### RAW DATA
[Start of section]

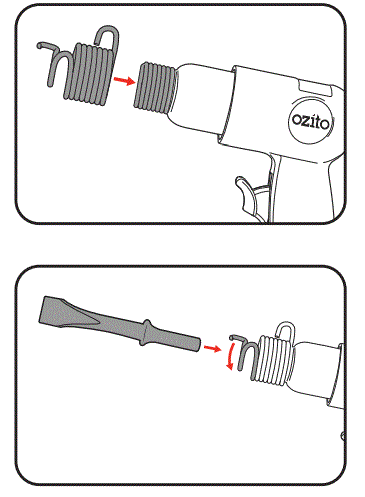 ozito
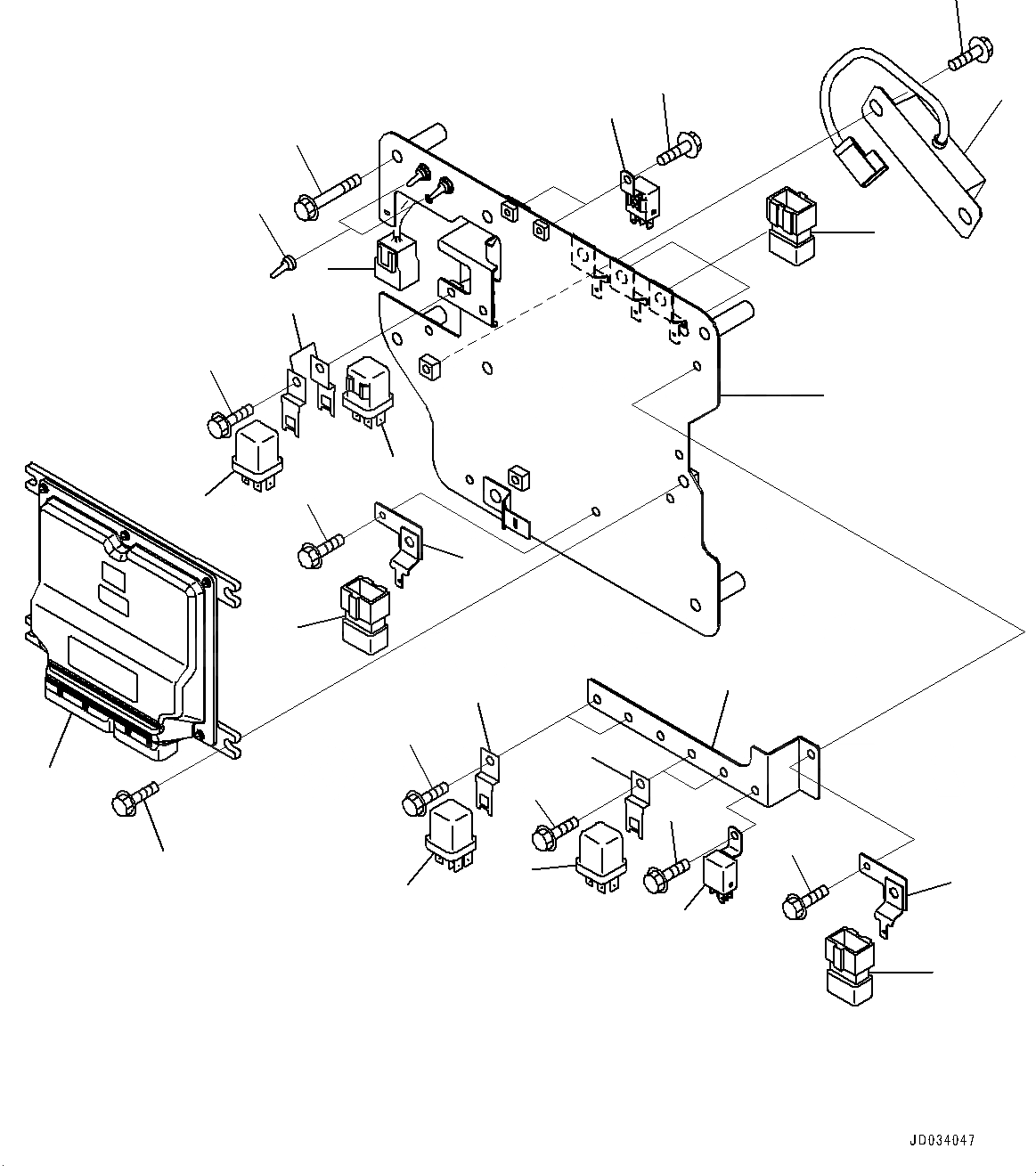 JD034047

[End of section]
[Start of section]

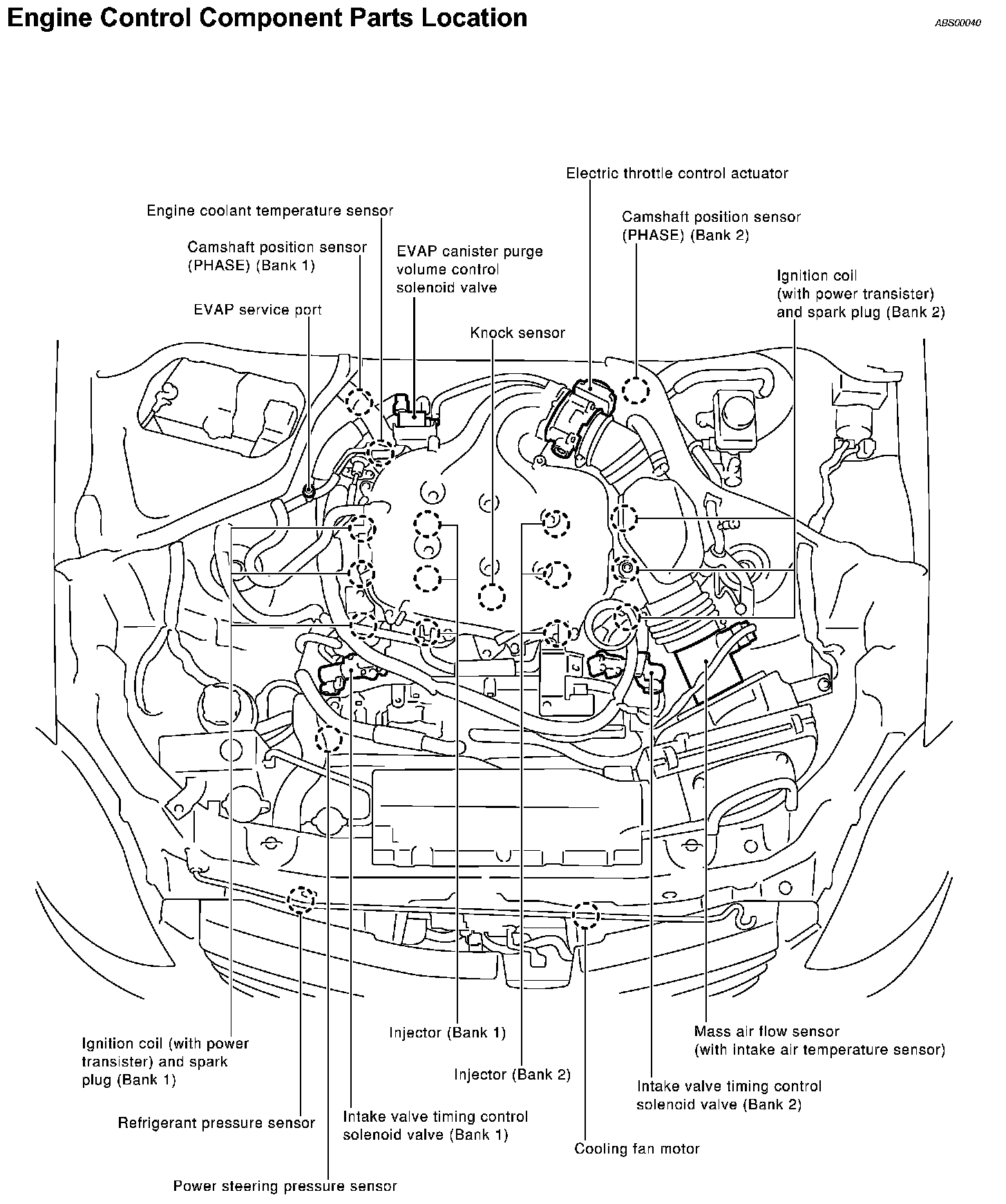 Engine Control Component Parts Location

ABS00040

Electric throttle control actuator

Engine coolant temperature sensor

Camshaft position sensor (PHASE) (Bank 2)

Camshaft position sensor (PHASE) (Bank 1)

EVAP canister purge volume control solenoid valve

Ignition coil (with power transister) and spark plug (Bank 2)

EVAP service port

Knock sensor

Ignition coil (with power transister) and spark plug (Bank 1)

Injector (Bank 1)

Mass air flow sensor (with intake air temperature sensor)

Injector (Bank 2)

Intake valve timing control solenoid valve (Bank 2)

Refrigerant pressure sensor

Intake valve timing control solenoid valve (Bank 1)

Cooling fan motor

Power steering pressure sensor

[End of section]

### TASK TO CARRY OUT
Above are the lines; repeat exactly the ones from the line containing "Knock sensor" down to the line containing "Power steering pressure sensor", both inclusive.

### ANSWER SPACE
Knock sensor

Ignition coil (with power transister) and spark plug (Bank 1)

Injector (Bank 1)

Mass air flow sensor (with intake air temperature sensor)

Injector (Bank 2)

Intake valve timing control solenoid valve (Bank 2)

Refrigerant pressure sensor

Intake valve timing control solenoid valve (Bank 1)

Cooling fan motor

Power steering pressure sensor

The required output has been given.